Daftar Permintaan -
1. Tentukan apakah setiap pernyataan berikut sesuai dengan ulasan novel Dune, lalu jawab ya atau tidak dan kutip kata-kata penentunya dari ulasan itu. (a) Penulis ulasan adalah penggemar fiksi ilmiah. (b) Film Dune disutradarai oleh Dennis Villeneuve. (c) Sebelum membaca Dune, fiksi ilmiah yang pernah dibaca penulis hanyalah beberapa judul karya Michael Crichton.
2. Sambung ulasan novel Dune mulai dari kalimat terakhirnya.

Teks Hasil Ekstraksi -
^^^^

Jun 12, 2021

DUNE, Review Super Subyektif

 


Akhirnya kelaaaarrr!


Gue memang pembaca yang lambat, mudah teralihkan, mudah ngantuk kalau lihat teks banyak, dan bukan penggemar fiksi ilmiah. Eeehh kok ya gue nekat baca "Dune" karya Frank Herbert, novel fiksi ilmiah yang tebalnya kayak bantal! Ini semua gara-gara Timothee Chalamet! 

Tahun lalu gue lihat trailer film Dune garapan sutradara Dennis Villeneuve, yang dibintangi oleh Timothee Chalamet, Josh Brolin, Zendaya, dan lain-lain. Hm, menarik, karena ada Chalamet. Lalu, gue dapat informasi bahwa film ini diangkat dari novel berjudul sama, yang digadang-gadang sebagai novel fiksi ilmiah terbaik (pada masanya), yang bahkan menginspirasi penciptaan Star Wars. Maka, penasaranlah gue sama buku ini, walaupun seumur-umur gue nggak pernah peduli sama apapun yang berbau Star Wars, dan fiksi ilmiah yang pernah gue baca hanyalah beberapa judul karya Michael Crichton.

^^^^

Catatan Hasil Ekstraksi -
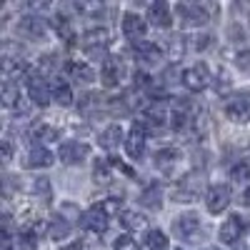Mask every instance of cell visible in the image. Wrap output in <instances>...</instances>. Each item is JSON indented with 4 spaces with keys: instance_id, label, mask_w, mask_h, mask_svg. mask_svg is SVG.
<instances>
[{
    "instance_id": "6da1fadb",
    "label": "cell",
    "mask_w": 250,
    "mask_h": 250,
    "mask_svg": "<svg viewBox=\"0 0 250 250\" xmlns=\"http://www.w3.org/2000/svg\"><path fill=\"white\" fill-rule=\"evenodd\" d=\"M225 115L230 118L233 123H248L250 120V93L248 90H240V93H233L230 98L225 100Z\"/></svg>"
},
{
    "instance_id": "7a4b0ae2",
    "label": "cell",
    "mask_w": 250,
    "mask_h": 250,
    "mask_svg": "<svg viewBox=\"0 0 250 250\" xmlns=\"http://www.w3.org/2000/svg\"><path fill=\"white\" fill-rule=\"evenodd\" d=\"M175 13L180 18V23L188 25V28H200V25H205L208 20H210L208 18L205 5H200V3H178Z\"/></svg>"
},
{
    "instance_id": "3957f363",
    "label": "cell",
    "mask_w": 250,
    "mask_h": 250,
    "mask_svg": "<svg viewBox=\"0 0 250 250\" xmlns=\"http://www.w3.org/2000/svg\"><path fill=\"white\" fill-rule=\"evenodd\" d=\"M203 185H205V180H203L200 173H188V175L180 180V185L175 188V198H178L180 203H193V200L203 193Z\"/></svg>"
},
{
    "instance_id": "277c9868",
    "label": "cell",
    "mask_w": 250,
    "mask_h": 250,
    "mask_svg": "<svg viewBox=\"0 0 250 250\" xmlns=\"http://www.w3.org/2000/svg\"><path fill=\"white\" fill-rule=\"evenodd\" d=\"M198 230H200V218L195 213H185V215H178L173 220V233L185 243H195Z\"/></svg>"
},
{
    "instance_id": "5b68a950",
    "label": "cell",
    "mask_w": 250,
    "mask_h": 250,
    "mask_svg": "<svg viewBox=\"0 0 250 250\" xmlns=\"http://www.w3.org/2000/svg\"><path fill=\"white\" fill-rule=\"evenodd\" d=\"M208 83H210V70H208L205 62H195V65H190L183 73V85L193 93L208 88Z\"/></svg>"
},
{
    "instance_id": "8992f818",
    "label": "cell",
    "mask_w": 250,
    "mask_h": 250,
    "mask_svg": "<svg viewBox=\"0 0 250 250\" xmlns=\"http://www.w3.org/2000/svg\"><path fill=\"white\" fill-rule=\"evenodd\" d=\"M248 230V220L243 215H230L223 225H220V243L223 245H233L243 238V233Z\"/></svg>"
},
{
    "instance_id": "52a82bcc",
    "label": "cell",
    "mask_w": 250,
    "mask_h": 250,
    "mask_svg": "<svg viewBox=\"0 0 250 250\" xmlns=\"http://www.w3.org/2000/svg\"><path fill=\"white\" fill-rule=\"evenodd\" d=\"M18 33L28 40H40V38H45L48 25H45V20L38 18V15H23L18 20Z\"/></svg>"
},
{
    "instance_id": "ba28073f",
    "label": "cell",
    "mask_w": 250,
    "mask_h": 250,
    "mask_svg": "<svg viewBox=\"0 0 250 250\" xmlns=\"http://www.w3.org/2000/svg\"><path fill=\"white\" fill-rule=\"evenodd\" d=\"M108 223H110V213L105 210V205H93L90 210L83 215V225L88 228V230H93V233H105L108 230Z\"/></svg>"
},
{
    "instance_id": "9c48e42d",
    "label": "cell",
    "mask_w": 250,
    "mask_h": 250,
    "mask_svg": "<svg viewBox=\"0 0 250 250\" xmlns=\"http://www.w3.org/2000/svg\"><path fill=\"white\" fill-rule=\"evenodd\" d=\"M60 160L62 163H68V165H75V163H83L88 155H90V145L85 143H78V140H65L60 145V150H58Z\"/></svg>"
},
{
    "instance_id": "30bf717a",
    "label": "cell",
    "mask_w": 250,
    "mask_h": 250,
    "mask_svg": "<svg viewBox=\"0 0 250 250\" xmlns=\"http://www.w3.org/2000/svg\"><path fill=\"white\" fill-rule=\"evenodd\" d=\"M28 95L35 105L45 108L50 98H53V88H48V83L43 80V75H28Z\"/></svg>"
},
{
    "instance_id": "8fae6325",
    "label": "cell",
    "mask_w": 250,
    "mask_h": 250,
    "mask_svg": "<svg viewBox=\"0 0 250 250\" xmlns=\"http://www.w3.org/2000/svg\"><path fill=\"white\" fill-rule=\"evenodd\" d=\"M205 205L213 215L223 213L228 205H230V188L228 185H213L210 190L205 193Z\"/></svg>"
},
{
    "instance_id": "7c38bea8",
    "label": "cell",
    "mask_w": 250,
    "mask_h": 250,
    "mask_svg": "<svg viewBox=\"0 0 250 250\" xmlns=\"http://www.w3.org/2000/svg\"><path fill=\"white\" fill-rule=\"evenodd\" d=\"M145 30H148V23H145L140 15H135V13H125L123 15V35L128 40L138 43V40L145 35Z\"/></svg>"
},
{
    "instance_id": "4fadbf2b",
    "label": "cell",
    "mask_w": 250,
    "mask_h": 250,
    "mask_svg": "<svg viewBox=\"0 0 250 250\" xmlns=\"http://www.w3.org/2000/svg\"><path fill=\"white\" fill-rule=\"evenodd\" d=\"M133 53L143 65H155V62H160V58H163L160 48L155 43H150V40H138V43H133Z\"/></svg>"
},
{
    "instance_id": "5bb4252c",
    "label": "cell",
    "mask_w": 250,
    "mask_h": 250,
    "mask_svg": "<svg viewBox=\"0 0 250 250\" xmlns=\"http://www.w3.org/2000/svg\"><path fill=\"white\" fill-rule=\"evenodd\" d=\"M148 20L150 25L155 28H170L173 25V15H170V5L158 0V3H150L148 5Z\"/></svg>"
},
{
    "instance_id": "9a60e30c",
    "label": "cell",
    "mask_w": 250,
    "mask_h": 250,
    "mask_svg": "<svg viewBox=\"0 0 250 250\" xmlns=\"http://www.w3.org/2000/svg\"><path fill=\"white\" fill-rule=\"evenodd\" d=\"M125 150H128L130 158H140L143 150H145V128H143V123H135L128 138H125Z\"/></svg>"
},
{
    "instance_id": "2e32d148",
    "label": "cell",
    "mask_w": 250,
    "mask_h": 250,
    "mask_svg": "<svg viewBox=\"0 0 250 250\" xmlns=\"http://www.w3.org/2000/svg\"><path fill=\"white\" fill-rule=\"evenodd\" d=\"M140 205L148 208V210H160L163 208V190L160 183H148L140 193Z\"/></svg>"
},
{
    "instance_id": "e0dca14e",
    "label": "cell",
    "mask_w": 250,
    "mask_h": 250,
    "mask_svg": "<svg viewBox=\"0 0 250 250\" xmlns=\"http://www.w3.org/2000/svg\"><path fill=\"white\" fill-rule=\"evenodd\" d=\"M25 165L28 168H50L53 165V153L43 145H33L25 155Z\"/></svg>"
},
{
    "instance_id": "ac0fdd59",
    "label": "cell",
    "mask_w": 250,
    "mask_h": 250,
    "mask_svg": "<svg viewBox=\"0 0 250 250\" xmlns=\"http://www.w3.org/2000/svg\"><path fill=\"white\" fill-rule=\"evenodd\" d=\"M108 43H110V33L105 28H93V30H85V35H83L85 50H103Z\"/></svg>"
},
{
    "instance_id": "d6986e66",
    "label": "cell",
    "mask_w": 250,
    "mask_h": 250,
    "mask_svg": "<svg viewBox=\"0 0 250 250\" xmlns=\"http://www.w3.org/2000/svg\"><path fill=\"white\" fill-rule=\"evenodd\" d=\"M103 83H105L108 88H113V85H118L120 83V75H123V62H120V58H105L103 60Z\"/></svg>"
},
{
    "instance_id": "ffe728a7",
    "label": "cell",
    "mask_w": 250,
    "mask_h": 250,
    "mask_svg": "<svg viewBox=\"0 0 250 250\" xmlns=\"http://www.w3.org/2000/svg\"><path fill=\"white\" fill-rule=\"evenodd\" d=\"M65 73L73 78V80H83V83H93L95 80V70L83 60H70L65 62Z\"/></svg>"
},
{
    "instance_id": "44dd1931",
    "label": "cell",
    "mask_w": 250,
    "mask_h": 250,
    "mask_svg": "<svg viewBox=\"0 0 250 250\" xmlns=\"http://www.w3.org/2000/svg\"><path fill=\"white\" fill-rule=\"evenodd\" d=\"M178 160H180V150L178 148H163V150L155 153V168H160L163 173H170Z\"/></svg>"
},
{
    "instance_id": "7402d4cb",
    "label": "cell",
    "mask_w": 250,
    "mask_h": 250,
    "mask_svg": "<svg viewBox=\"0 0 250 250\" xmlns=\"http://www.w3.org/2000/svg\"><path fill=\"white\" fill-rule=\"evenodd\" d=\"M123 140V130H120V125H110V128H105L100 133V148H105V150H113L118 148Z\"/></svg>"
},
{
    "instance_id": "603a6c76",
    "label": "cell",
    "mask_w": 250,
    "mask_h": 250,
    "mask_svg": "<svg viewBox=\"0 0 250 250\" xmlns=\"http://www.w3.org/2000/svg\"><path fill=\"white\" fill-rule=\"evenodd\" d=\"M53 100L60 103L62 108H68L70 103H73V90H70V85H68L65 80H55L53 83Z\"/></svg>"
},
{
    "instance_id": "cb8c5ba5",
    "label": "cell",
    "mask_w": 250,
    "mask_h": 250,
    "mask_svg": "<svg viewBox=\"0 0 250 250\" xmlns=\"http://www.w3.org/2000/svg\"><path fill=\"white\" fill-rule=\"evenodd\" d=\"M30 193H33L35 198H40L43 203H50V198H53L50 180H48V178H35V180L30 183Z\"/></svg>"
},
{
    "instance_id": "d4e9b609",
    "label": "cell",
    "mask_w": 250,
    "mask_h": 250,
    "mask_svg": "<svg viewBox=\"0 0 250 250\" xmlns=\"http://www.w3.org/2000/svg\"><path fill=\"white\" fill-rule=\"evenodd\" d=\"M120 223H123L125 230H143L145 228V218L140 213H135V210H123L120 213Z\"/></svg>"
},
{
    "instance_id": "484cf974",
    "label": "cell",
    "mask_w": 250,
    "mask_h": 250,
    "mask_svg": "<svg viewBox=\"0 0 250 250\" xmlns=\"http://www.w3.org/2000/svg\"><path fill=\"white\" fill-rule=\"evenodd\" d=\"M48 235L53 240H62V238H68L70 235V223L65 218H53L50 220V228H48Z\"/></svg>"
},
{
    "instance_id": "4316f807",
    "label": "cell",
    "mask_w": 250,
    "mask_h": 250,
    "mask_svg": "<svg viewBox=\"0 0 250 250\" xmlns=\"http://www.w3.org/2000/svg\"><path fill=\"white\" fill-rule=\"evenodd\" d=\"M20 88L15 85V83H10V80H5L3 83V105L5 108H15V105H20Z\"/></svg>"
},
{
    "instance_id": "83f0119b",
    "label": "cell",
    "mask_w": 250,
    "mask_h": 250,
    "mask_svg": "<svg viewBox=\"0 0 250 250\" xmlns=\"http://www.w3.org/2000/svg\"><path fill=\"white\" fill-rule=\"evenodd\" d=\"M33 138L35 140H43V143H50V140H58V130L53 128V125H48V123H38V125H33Z\"/></svg>"
},
{
    "instance_id": "f1b7e54d",
    "label": "cell",
    "mask_w": 250,
    "mask_h": 250,
    "mask_svg": "<svg viewBox=\"0 0 250 250\" xmlns=\"http://www.w3.org/2000/svg\"><path fill=\"white\" fill-rule=\"evenodd\" d=\"M55 30H58L60 40H65L68 45L75 43V30H73V25H70L68 18H55Z\"/></svg>"
},
{
    "instance_id": "f546056e",
    "label": "cell",
    "mask_w": 250,
    "mask_h": 250,
    "mask_svg": "<svg viewBox=\"0 0 250 250\" xmlns=\"http://www.w3.org/2000/svg\"><path fill=\"white\" fill-rule=\"evenodd\" d=\"M230 178L233 180H250V158H243V160H238L233 168H230Z\"/></svg>"
},
{
    "instance_id": "4dcf8cb0",
    "label": "cell",
    "mask_w": 250,
    "mask_h": 250,
    "mask_svg": "<svg viewBox=\"0 0 250 250\" xmlns=\"http://www.w3.org/2000/svg\"><path fill=\"white\" fill-rule=\"evenodd\" d=\"M145 243H148L150 250H165L168 248V238H165L163 230H150L148 238H145Z\"/></svg>"
},
{
    "instance_id": "1f68e13d",
    "label": "cell",
    "mask_w": 250,
    "mask_h": 250,
    "mask_svg": "<svg viewBox=\"0 0 250 250\" xmlns=\"http://www.w3.org/2000/svg\"><path fill=\"white\" fill-rule=\"evenodd\" d=\"M110 160H98L95 163V170H93V175H95V183H108L110 180Z\"/></svg>"
},
{
    "instance_id": "d6a6232c",
    "label": "cell",
    "mask_w": 250,
    "mask_h": 250,
    "mask_svg": "<svg viewBox=\"0 0 250 250\" xmlns=\"http://www.w3.org/2000/svg\"><path fill=\"white\" fill-rule=\"evenodd\" d=\"M113 250H140V245L130 235H118L113 243Z\"/></svg>"
},
{
    "instance_id": "836d02e7",
    "label": "cell",
    "mask_w": 250,
    "mask_h": 250,
    "mask_svg": "<svg viewBox=\"0 0 250 250\" xmlns=\"http://www.w3.org/2000/svg\"><path fill=\"white\" fill-rule=\"evenodd\" d=\"M183 53H185V38H180V35L170 38V55L173 58H180Z\"/></svg>"
},
{
    "instance_id": "e575fe53",
    "label": "cell",
    "mask_w": 250,
    "mask_h": 250,
    "mask_svg": "<svg viewBox=\"0 0 250 250\" xmlns=\"http://www.w3.org/2000/svg\"><path fill=\"white\" fill-rule=\"evenodd\" d=\"M18 240H20V250H35V245H38V243H35V233H33V230H25Z\"/></svg>"
},
{
    "instance_id": "d590c367",
    "label": "cell",
    "mask_w": 250,
    "mask_h": 250,
    "mask_svg": "<svg viewBox=\"0 0 250 250\" xmlns=\"http://www.w3.org/2000/svg\"><path fill=\"white\" fill-rule=\"evenodd\" d=\"M0 240H3V250H13V235H10V225H3V235H0Z\"/></svg>"
},
{
    "instance_id": "8d00e7d4",
    "label": "cell",
    "mask_w": 250,
    "mask_h": 250,
    "mask_svg": "<svg viewBox=\"0 0 250 250\" xmlns=\"http://www.w3.org/2000/svg\"><path fill=\"white\" fill-rule=\"evenodd\" d=\"M238 68H243V70H248L250 68V50H243V53H238Z\"/></svg>"
},
{
    "instance_id": "74e56055",
    "label": "cell",
    "mask_w": 250,
    "mask_h": 250,
    "mask_svg": "<svg viewBox=\"0 0 250 250\" xmlns=\"http://www.w3.org/2000/svg\"><path fill=\"white\" fill-rule=\"evenodd\" d=\"M135 85H138V88H148V85H150V78H148V73L138 70V73H135Z\"/></svg>"
},
{
    "instance_id": "f35d334b",
    "label": "cell",
    "mask_w": 250,
    "mask_h": 250,
    "mask_svg": "<svg viewBox=\"0 0 250 250\" xmlns=\"http://www.w3.org/2000/svg\"><path fill=\"white\" fill-rule=\"evenodd\" d=\"M210 40H213L210 35H200V38H195V48H198V50H205L208 45H210Z\"/></svg>"
},
{
    "instance_id": "ab89813d",
    "label": "cell",
    "mask_w": 250,
    "mask_h": 250,
    "mask_svg": "<svg viewBox=\"0 0 250 250\" xmlns=\"http://www.w3.org/2000/svg\"><path fill=\"white\" fill-rule=\"evenodd\" d=\"M10 155H13V145H10V140H3V158H5V163L10 160Z\"/></svg>"
},
{
    "instance_id": "60d3db41",
    "label": "cell",
    "mask_w": 250,
    "mask_h": 250,
    "mask_svg": "<svg viewBox=\"0 0 250 250\" xmlns=\"http://www.w3.org/2000/svg\"><path fill=\"white\" fill-rule=\"evenodd\" d=\"M243 205H248V208H250V185H248V190L243 193Z\"/></svg>"
},
{
    "instance_id": "b9f144b4",
    "label": "cell",
    "mask_w": 250,
    "mask_h": 250,
    "mask_svg": "<svg viewBox=\"0 0 250 250\" xmlns=\"http://www.w3.org/2000/svg\"><path fill=\"white\" fill-rule=\"evenodd\" d=\"M60 250H83V245H80V243H70V245H65V248H60Z\"/></svg>"
},
{
    "instance_id": "7bdbcfd3",
    "label": "cell",
    "mask_w": 250,
    "mask_h": 250,
    "mask_svg": "<svg viewBox=\"0 0 250 250\" xmlns=\"http://www.w3.org/2000/svg\"><path fill=\"white\" fill-rule=\"evenodd\" d=\"M178 250H180V248H178Z\"/></svg>"
}]
</instances>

^^^^

Jawaban Berurutan -
1.
(a) Tidak. "dan bukan penggemar fiksi ilmiah"
(b) Ya. "film Dune garapan sutradara Dennis Villeneuve"
(c) Ya. "fiksi ilmiah yang pernah gue baca hanyalah beberapa judul karya Michael Crichton"

2.
Jadi, Dune ini tentang apa sih?


Garis besar ceritanya kurang lebih seperti ini (monmaap kalau ada yang gue salah tangkap):

Keluarga Atreides yang berkuasa di Planet Caladan yand subur diperintahkan oleh sang Padishah Emperor untuk mengambil alih Planet Arrakis yang gersang dan punya spesies buas penunggu gurun. Keluarga Harkonnen, yang tadinya berkuasa di Arrakis, nggak terima, lalu berusaha mengusir atau menghabiskan keluarga Atreides. Dalam peperangan ini, terlibat pula kaum Fremen, penduduk asli Planet Arrakis, dan Sardaukar, pasukan elite militer yang setia pada Emperor dan Harkonnen.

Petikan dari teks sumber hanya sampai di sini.